Audrey Totter’s performance really sells the depth and intensity of Claire’s rotten heart. She never lets us think that Claire has any real class; she’s a two-bit tramp through and through, ready to jump from one convenient lover to the next in order to look out for her own immediate interests. Like the painted doll she carries around with her, Claire is pretty but vulgar, and we’re not surprised late in the picture to learn that she has a long criminal record lurking in her past. Totter plays Claire without any redeeming qualities; she’s a lethal combination of vanity, greed, and deception. AndrĂ© Previn’s score also provides Claire with a slinky theme that highlights her lack of subtlety; whenever she enters a room the music reminds us that she’s all kinds of trouble, especially for Warren. Unlike many of noir’s other deadly dames, Claire never comes across as a strong character; instead, she is grasping and vicious because she is weak. A human parasite, she needs men to earn money for her, protect her, and lie for her, but even as she feeds off of them she poisons them with her own venomous nature.

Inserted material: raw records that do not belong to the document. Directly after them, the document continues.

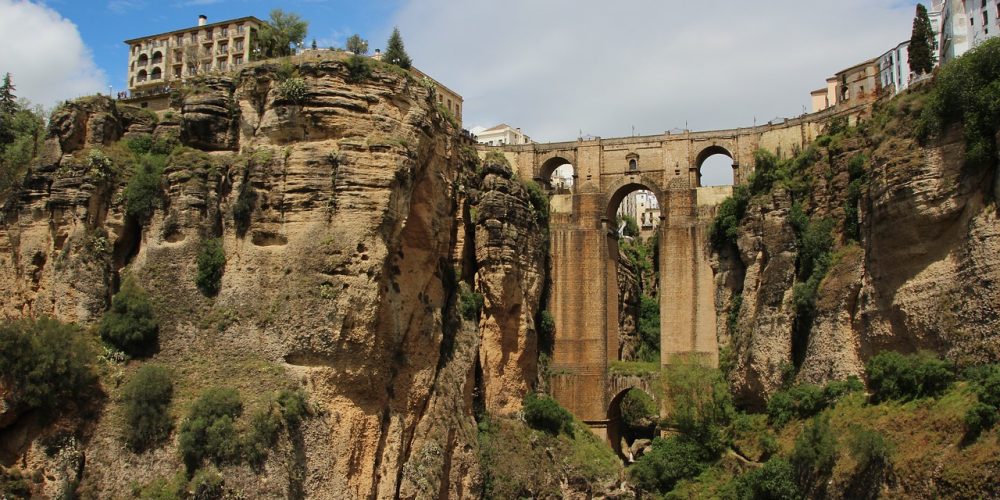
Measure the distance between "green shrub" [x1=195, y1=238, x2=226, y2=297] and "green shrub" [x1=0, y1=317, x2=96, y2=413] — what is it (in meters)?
4.64

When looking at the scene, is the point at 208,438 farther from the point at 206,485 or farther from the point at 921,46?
the point at 921,46

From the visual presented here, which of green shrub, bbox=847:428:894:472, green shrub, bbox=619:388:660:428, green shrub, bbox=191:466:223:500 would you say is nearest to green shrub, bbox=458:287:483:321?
green shrub, bbox=619:388:660:428

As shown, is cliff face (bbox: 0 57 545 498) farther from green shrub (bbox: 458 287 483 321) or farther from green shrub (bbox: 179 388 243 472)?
green shrub (bbox: 458 287 483 321)

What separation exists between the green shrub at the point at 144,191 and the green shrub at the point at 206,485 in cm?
1093

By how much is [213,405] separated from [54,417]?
201 inches

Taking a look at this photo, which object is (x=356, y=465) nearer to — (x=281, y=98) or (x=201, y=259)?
(x=201, y=259)

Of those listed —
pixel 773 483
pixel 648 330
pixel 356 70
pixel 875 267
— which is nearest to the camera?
pixel 356 70

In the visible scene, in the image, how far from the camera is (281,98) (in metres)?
36.9

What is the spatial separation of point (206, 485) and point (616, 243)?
28.5 metres

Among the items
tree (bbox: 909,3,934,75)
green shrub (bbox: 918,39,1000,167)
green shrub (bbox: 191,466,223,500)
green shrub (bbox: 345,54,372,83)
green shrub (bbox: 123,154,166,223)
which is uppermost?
tree (bbox: 909,3,934,75)

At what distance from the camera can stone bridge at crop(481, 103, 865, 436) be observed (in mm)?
49531

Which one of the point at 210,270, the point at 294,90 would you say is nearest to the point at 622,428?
the point at 210,270

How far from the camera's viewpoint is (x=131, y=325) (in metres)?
34.3

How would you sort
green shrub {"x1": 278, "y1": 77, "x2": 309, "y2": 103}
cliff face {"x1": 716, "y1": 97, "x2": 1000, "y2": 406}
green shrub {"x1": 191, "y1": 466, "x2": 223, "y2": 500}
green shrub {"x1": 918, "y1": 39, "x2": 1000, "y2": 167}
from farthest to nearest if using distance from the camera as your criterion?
green shrub {"x1": 278, "y1": 77, "x2": 309, "y2": 103}, green shrub {"x1": 918, "y1": 39, "x2": 1000, "y2": 167}, cliff face {"x1": 716, "y1": 97, "x2": 1000, "y2": 406}, green shrub {"x1": 191, "y1": 466, "x2": 223, "y2": 500}
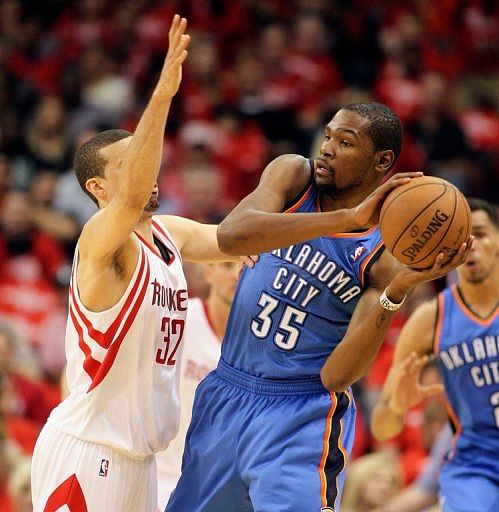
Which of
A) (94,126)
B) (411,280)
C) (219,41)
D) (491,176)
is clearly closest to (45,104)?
(94,126)

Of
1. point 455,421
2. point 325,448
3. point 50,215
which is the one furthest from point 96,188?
point 50,215

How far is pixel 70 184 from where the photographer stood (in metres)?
11.5

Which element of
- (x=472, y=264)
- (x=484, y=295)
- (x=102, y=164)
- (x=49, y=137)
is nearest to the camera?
(x=102, y=164)

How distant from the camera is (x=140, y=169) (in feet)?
15.2

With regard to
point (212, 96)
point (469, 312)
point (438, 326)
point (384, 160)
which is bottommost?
point (438, 326)

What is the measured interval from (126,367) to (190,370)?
5.00 ft

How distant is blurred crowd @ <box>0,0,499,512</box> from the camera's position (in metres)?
11.1

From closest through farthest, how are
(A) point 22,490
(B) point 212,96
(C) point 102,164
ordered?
(C) point 102,164
(A) point 22,490
(B) point 212,96

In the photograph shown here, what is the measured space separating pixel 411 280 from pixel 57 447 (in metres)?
1.70

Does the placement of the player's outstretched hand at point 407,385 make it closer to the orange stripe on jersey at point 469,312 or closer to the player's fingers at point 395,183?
the orange stripe on jersey at point 469,312

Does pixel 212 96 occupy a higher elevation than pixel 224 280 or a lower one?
higher

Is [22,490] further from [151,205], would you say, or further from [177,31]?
[177,31]

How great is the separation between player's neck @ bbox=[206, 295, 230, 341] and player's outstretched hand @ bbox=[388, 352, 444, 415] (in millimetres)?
989

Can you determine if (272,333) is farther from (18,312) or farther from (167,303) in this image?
(18,312)
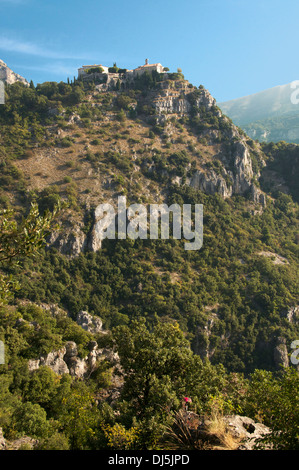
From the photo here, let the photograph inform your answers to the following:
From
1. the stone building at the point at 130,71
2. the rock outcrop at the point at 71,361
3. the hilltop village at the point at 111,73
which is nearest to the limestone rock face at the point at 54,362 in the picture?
the rock outcrop at the point at 71,361

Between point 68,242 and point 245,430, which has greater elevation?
point 68,242

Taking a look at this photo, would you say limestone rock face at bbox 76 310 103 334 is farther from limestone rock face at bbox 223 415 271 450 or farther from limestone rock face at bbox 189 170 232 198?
limestone rock face at bbox 189 170 232 198

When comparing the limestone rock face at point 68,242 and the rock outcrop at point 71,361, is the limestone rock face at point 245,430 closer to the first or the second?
the rock outcrop at point 71,361

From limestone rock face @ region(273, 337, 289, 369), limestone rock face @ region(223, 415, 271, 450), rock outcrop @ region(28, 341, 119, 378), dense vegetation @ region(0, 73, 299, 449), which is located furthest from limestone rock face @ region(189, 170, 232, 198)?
limestone rock face @ region(223, 415, 271, 450)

Totter’s drug store Delilah makes Tension essential viewing for those interested in the femme fatale archetype, and the character provides a pointed contrast to Totter’s turn as the anguished, sympathetic wife in The Set-Up. Totter also offers a different take on the bad blonde in The Unsuspected (1947), in which she plays Claude Rains’ duplicitous, gold-digging niece. Although Audrey Totter never became a huge star, and her film career stalled in the 1950s, she made an indelible mark on film noir with her performances. When it came to being a bad girl, she was truly one of the best.